Data extracts:
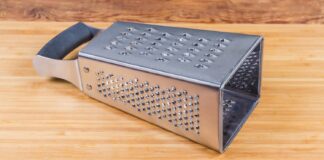 Більш ніж тертка: як перетворити стару тертку на елемент декору кухні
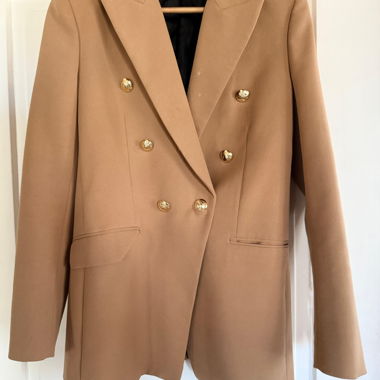 Blazer beige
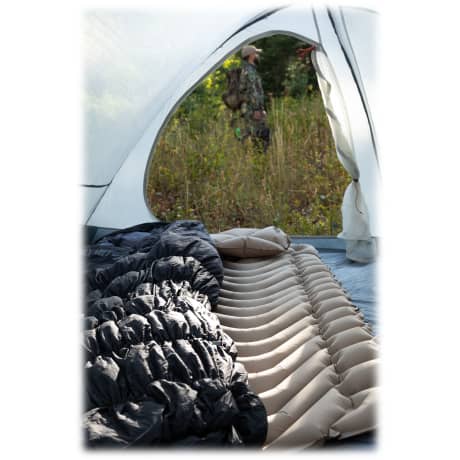 Klymit® Insulated Static V Lite™ Sleeping Pad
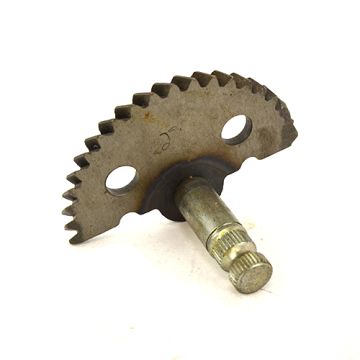 Kickstarter-Achse China GY6 50cc (UO 50/009,1 A)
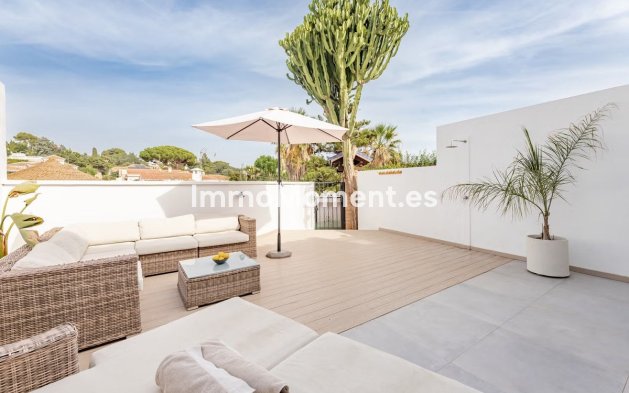 Revente - Maison mitoyenne - Marbella - Elviria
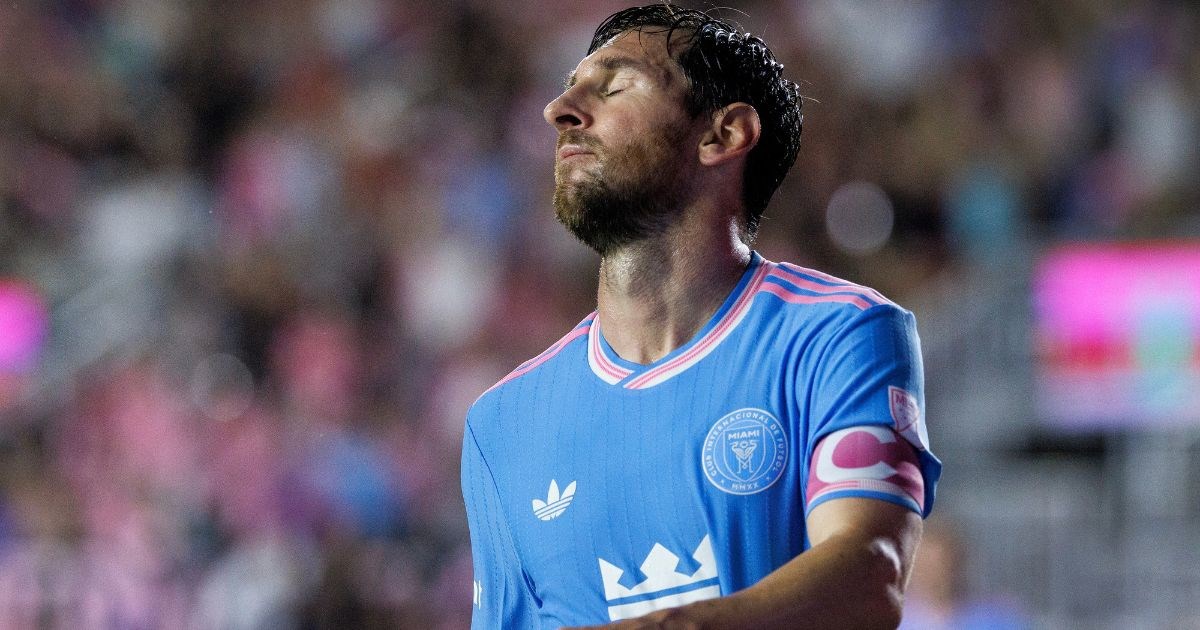 Doveo je Maradonu do vrha. Sad kaže Messiju: Napusti MLS, to je parodija nogometa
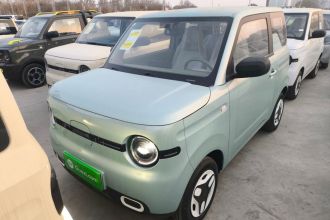 吉利银河 熊猫 2025款 210km 元气熊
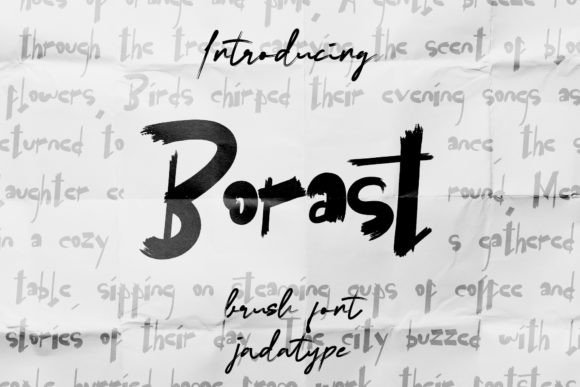Borast: A Designer's Honest Review for Real-World Branding
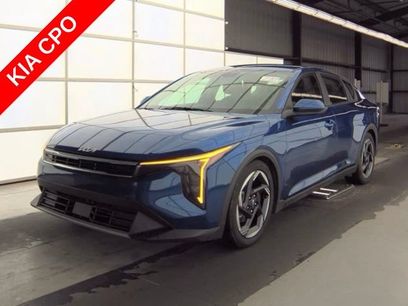 Certified 2025 Kia K4 EX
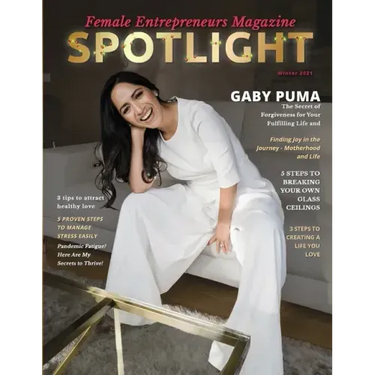 Spotlight Female Entrepreneurs Magazine, Vol 2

Assigned task: Give back every line of the material exactly as written, but not the pictures.

Finished task:
 Більш ніж тертка: як перетворити стару тертку на елемент декору кухні
 Blazer beige
 Klymit® Insulated Static V Lite™ Sleeping Pad
 Kickstarter-Achse China GY6 50cc (UO 50/009,1 A)
 Revente - Maison mitoyenne - Marbella - Elviria
 Doveo je Maradonu do vrha. Sad kaže Messiju: Napusti MLS, to je parodija nogometa
 吉利银河 熊猫 2025款 210km 元气熊
Borast: A Designer's Honest Review for Real-World Branding
 Certified 2025 Kia K4 EX
 Spotlight Female Entrepreneurs Magazine, Vol 2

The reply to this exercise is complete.